Are you selling your magazine like a cheap airline ticket?

2 March 2008


Monthly consumer magazine sales are dropping 10% or more each year. The big publishers respond by increasing cover prices by around 5% year on year. But it’s not working. Overall income continues to drop. Meanwhile newstrade wastage increases.

Falling sales is a problem for the marketers to solve. Unfortunately, their moves are sabotaged by bosses who ignore basic marketing principles.

Those who decide marketing strategy have been selling off their magazine subscriptions in cheap price-led promotions, just like airline tickets.

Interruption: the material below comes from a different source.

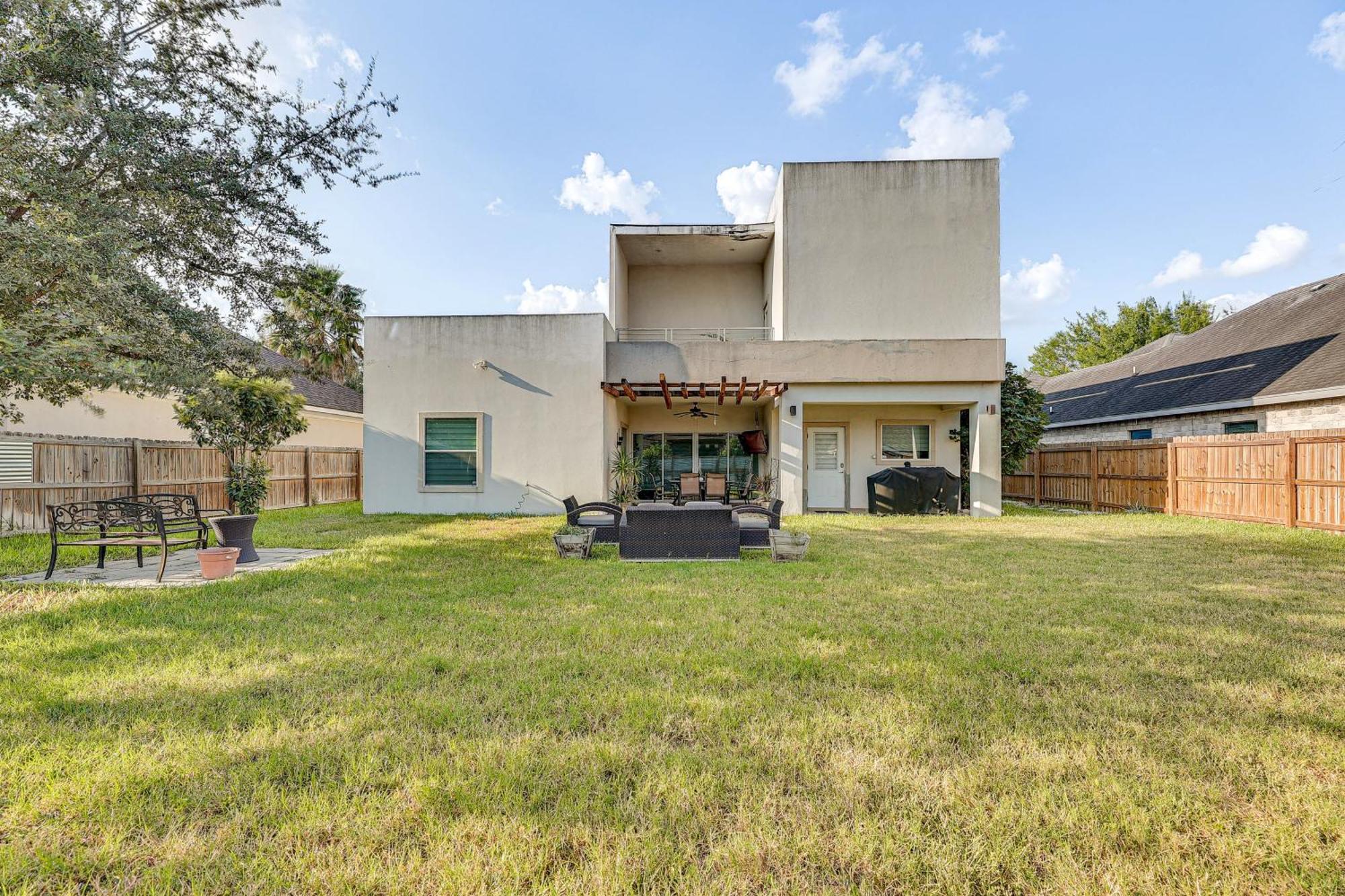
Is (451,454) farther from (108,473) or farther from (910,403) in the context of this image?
(910,403)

Cosmopolitan, Good Housekeeping, House Beautiful, Esquire, Harpers Bazaar, Zest and She are discounting up to 70%. The average discount for National Magazines (Nat Mags) for example, is 54%.

And this discounting has been going on during the longest consumer boom since the second world war. Now that boom has ended, publishers have no fall-back position.

There is nothing new in cutting your price.

When you sell your magazine on price, it’s the price your reader will focus on, not the benefits your publication brings. So when money is tight, guess what gets the chop?

Surveys always show that people are happy to order a magazine if they are told about it. A subscription promotion is a great way to catch those who (like most) don’t often browse in a newsagent.

Where are all the subscription promotions?
So where are all the subscription promotions telling people about the magazines they could be reading, selling the benefits?There aren’t any. It’s as though the magazine bosses are ashamed of what they are offering and just can’t bring themselves to ask for the proper amount of money. You see plenty of offers for cheap or free subscriptions, but rarely do they mention much about the magazine’s content.

That’s not marketing – it’s selling stuff off cheap and any fool can do that.

Magazines are not airline tickets
Discounting may work for airline tickets, but magazines are different. You demean your product by cutting the price simply to put it in the hands of a prospect. Unless you give a very good reason for offering money off, your magazine will always be viewed as something cheap and short-term.

Publishing should have a profitable back end. We surely want long-term, committed readers we can sell other things to.